Requisitos del ejercicio: Indica cuántas líneas de los registros contienen la palabra "vertical" y responde solo con el número.

------ Material proporcionado

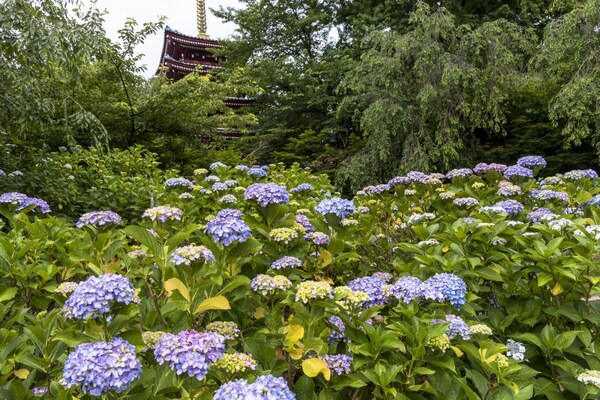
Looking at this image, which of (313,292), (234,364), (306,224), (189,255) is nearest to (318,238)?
(306,224)

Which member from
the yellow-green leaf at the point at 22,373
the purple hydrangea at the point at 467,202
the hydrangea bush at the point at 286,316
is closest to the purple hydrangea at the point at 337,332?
the hydrangea bush at the point at 286,316

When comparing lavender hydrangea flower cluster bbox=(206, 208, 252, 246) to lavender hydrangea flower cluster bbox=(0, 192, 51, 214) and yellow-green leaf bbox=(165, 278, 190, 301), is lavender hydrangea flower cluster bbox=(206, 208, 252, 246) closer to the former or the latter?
yellow-green leaf bbox=(165, 278, 190, 301)

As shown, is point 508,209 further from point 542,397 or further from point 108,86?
point 108,86

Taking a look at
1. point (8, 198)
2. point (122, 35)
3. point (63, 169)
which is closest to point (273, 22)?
point (122, 35)

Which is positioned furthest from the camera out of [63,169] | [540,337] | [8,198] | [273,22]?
[273,22]

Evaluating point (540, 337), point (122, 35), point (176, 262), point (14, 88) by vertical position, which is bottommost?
point (540, 337)

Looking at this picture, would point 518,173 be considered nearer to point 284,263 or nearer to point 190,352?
point 284,263

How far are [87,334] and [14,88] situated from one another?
12.5 ft

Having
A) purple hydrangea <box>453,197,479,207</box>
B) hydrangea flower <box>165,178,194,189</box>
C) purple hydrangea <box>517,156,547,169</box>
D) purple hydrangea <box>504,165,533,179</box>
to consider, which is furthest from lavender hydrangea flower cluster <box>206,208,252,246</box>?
purple hydrangea <box>517,156,547,169</box>

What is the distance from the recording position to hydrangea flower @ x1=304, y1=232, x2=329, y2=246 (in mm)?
1785

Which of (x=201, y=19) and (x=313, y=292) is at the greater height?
(x=201, y=19)

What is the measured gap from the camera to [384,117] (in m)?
6.79

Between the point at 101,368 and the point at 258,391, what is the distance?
1.05 ft

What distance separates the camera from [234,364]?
983mm
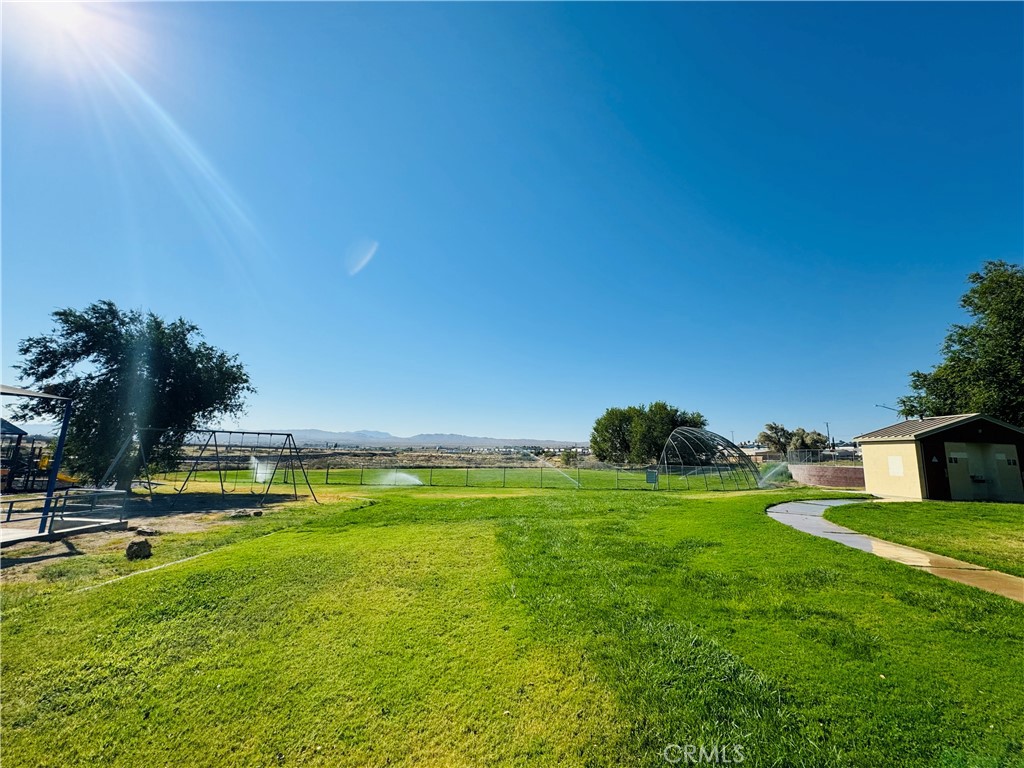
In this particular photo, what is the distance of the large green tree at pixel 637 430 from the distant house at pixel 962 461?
3166 centimetres

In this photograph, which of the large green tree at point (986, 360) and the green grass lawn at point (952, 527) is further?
the large green tree at point (986, 360)

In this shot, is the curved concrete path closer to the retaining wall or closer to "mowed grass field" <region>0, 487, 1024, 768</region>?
"mowed grass field" <region>0, 487, 1024, 768</region>

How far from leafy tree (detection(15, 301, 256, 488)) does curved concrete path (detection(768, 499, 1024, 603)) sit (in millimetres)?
26903

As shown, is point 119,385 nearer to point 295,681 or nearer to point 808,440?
point 295,681

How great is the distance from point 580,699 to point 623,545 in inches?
226

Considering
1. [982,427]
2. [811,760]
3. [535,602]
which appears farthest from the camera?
[982,427]

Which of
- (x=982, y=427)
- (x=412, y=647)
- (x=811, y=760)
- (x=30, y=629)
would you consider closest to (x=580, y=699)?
(x=811, y=760)

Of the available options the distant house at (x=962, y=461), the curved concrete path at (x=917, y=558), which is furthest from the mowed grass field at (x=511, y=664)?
the distant house at (x=962, y=461)

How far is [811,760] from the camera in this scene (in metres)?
2.76

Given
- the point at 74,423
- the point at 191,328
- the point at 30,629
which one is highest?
the point at 191,328

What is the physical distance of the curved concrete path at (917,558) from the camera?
608 cm

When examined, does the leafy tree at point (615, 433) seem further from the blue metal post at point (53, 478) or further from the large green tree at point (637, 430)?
the blue metal post at point (53, 478)

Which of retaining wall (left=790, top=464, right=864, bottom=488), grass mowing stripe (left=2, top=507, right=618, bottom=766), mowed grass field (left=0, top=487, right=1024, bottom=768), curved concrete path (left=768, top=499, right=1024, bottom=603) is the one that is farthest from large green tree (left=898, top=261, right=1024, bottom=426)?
grass mowing stripe (left=2, top=507, right=618, bottom=766)

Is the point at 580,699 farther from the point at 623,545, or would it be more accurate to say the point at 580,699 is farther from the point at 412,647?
the point at 623,545
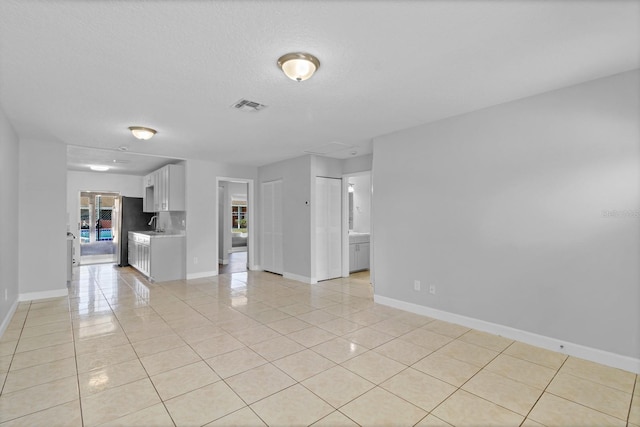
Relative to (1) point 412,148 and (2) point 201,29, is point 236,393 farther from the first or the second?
(1) point 412,148

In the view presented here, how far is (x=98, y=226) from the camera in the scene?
8633 millimetres

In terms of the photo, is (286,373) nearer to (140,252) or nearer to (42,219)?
(42,219)

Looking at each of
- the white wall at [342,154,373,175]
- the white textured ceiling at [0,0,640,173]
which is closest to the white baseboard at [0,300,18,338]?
the white textured ceiling at [0,0,640,173]

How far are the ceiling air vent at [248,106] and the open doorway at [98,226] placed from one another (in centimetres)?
679

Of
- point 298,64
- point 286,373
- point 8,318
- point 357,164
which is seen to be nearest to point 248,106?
point 298,64

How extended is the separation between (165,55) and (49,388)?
8.61 feet

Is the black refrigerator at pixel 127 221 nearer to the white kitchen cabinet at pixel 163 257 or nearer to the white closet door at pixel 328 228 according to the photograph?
the white kitchen cabinet at pixel 163 257

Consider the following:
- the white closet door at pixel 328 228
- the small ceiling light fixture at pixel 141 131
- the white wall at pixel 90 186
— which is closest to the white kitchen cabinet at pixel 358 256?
the white closet door at pixel 328 228

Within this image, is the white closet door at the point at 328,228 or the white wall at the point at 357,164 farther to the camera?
the white closet door at the point at 328,228

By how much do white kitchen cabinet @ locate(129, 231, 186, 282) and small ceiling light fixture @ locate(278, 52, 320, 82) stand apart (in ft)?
16.1

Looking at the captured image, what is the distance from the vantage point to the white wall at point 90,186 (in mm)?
7809

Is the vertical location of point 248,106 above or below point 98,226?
above

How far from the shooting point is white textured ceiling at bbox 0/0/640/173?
184cm

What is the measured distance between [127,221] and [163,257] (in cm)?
269
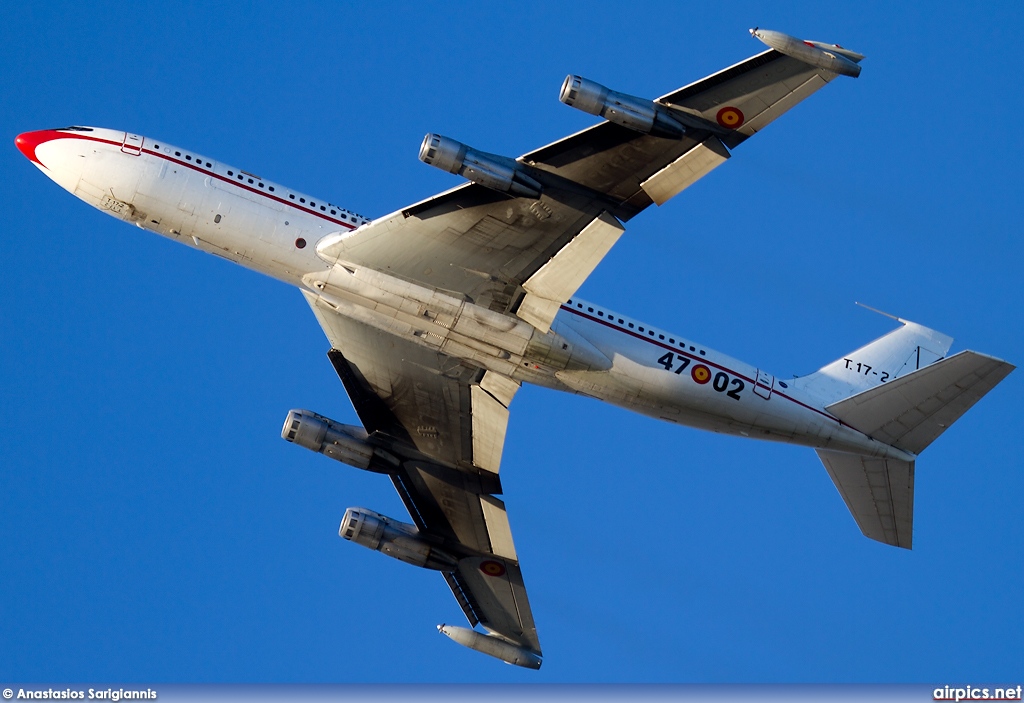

------------

Resultado del ejercicio: 2